- [Given data]
+ + +

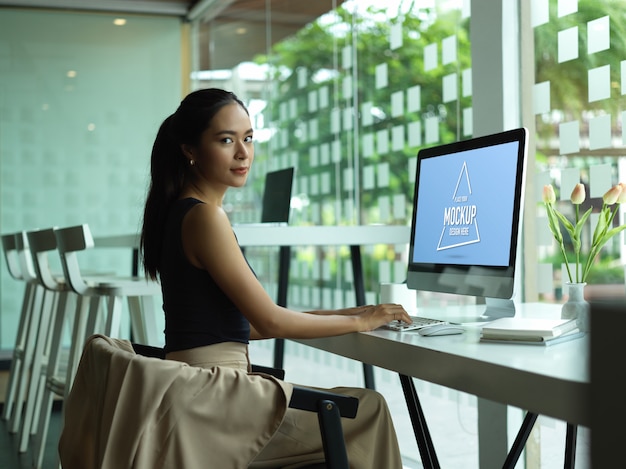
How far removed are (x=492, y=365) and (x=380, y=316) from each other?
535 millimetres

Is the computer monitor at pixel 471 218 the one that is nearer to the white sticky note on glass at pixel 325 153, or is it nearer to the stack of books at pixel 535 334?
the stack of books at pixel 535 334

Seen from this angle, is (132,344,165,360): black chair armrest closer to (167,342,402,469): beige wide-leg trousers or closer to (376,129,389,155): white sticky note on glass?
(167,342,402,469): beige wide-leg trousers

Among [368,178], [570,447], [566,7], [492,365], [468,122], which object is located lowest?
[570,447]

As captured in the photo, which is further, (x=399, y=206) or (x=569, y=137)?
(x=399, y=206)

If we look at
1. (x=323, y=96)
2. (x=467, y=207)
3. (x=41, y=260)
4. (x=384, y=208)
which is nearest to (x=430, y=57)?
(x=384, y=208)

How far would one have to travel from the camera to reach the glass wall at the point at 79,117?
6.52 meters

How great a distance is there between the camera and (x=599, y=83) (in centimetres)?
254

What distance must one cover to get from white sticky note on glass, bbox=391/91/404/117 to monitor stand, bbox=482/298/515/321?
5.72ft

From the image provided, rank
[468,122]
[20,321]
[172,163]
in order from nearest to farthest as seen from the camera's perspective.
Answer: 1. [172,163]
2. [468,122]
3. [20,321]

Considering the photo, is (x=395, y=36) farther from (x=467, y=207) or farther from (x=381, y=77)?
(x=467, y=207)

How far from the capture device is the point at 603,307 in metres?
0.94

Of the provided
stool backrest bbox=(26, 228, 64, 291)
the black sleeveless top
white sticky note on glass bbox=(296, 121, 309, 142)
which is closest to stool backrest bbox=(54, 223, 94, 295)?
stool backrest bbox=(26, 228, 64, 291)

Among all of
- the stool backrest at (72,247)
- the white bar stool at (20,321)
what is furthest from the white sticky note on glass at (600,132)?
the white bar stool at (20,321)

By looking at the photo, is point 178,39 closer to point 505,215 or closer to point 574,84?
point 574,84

+ + +

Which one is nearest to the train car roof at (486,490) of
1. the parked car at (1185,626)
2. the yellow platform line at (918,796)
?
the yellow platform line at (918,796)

+ + +

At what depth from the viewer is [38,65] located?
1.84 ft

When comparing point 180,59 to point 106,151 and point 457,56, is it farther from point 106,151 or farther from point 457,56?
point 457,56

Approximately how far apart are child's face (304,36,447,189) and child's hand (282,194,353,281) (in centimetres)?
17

+ + +

List each line of the data above that contains the string "nearest". Letter case counts when matching.

- [Task result]
which is nearest to (x=430, y=57)?
in order from nearest to farthest as seen from the camera's perspective.
Which one is nearest to the train car roof at (486,490) of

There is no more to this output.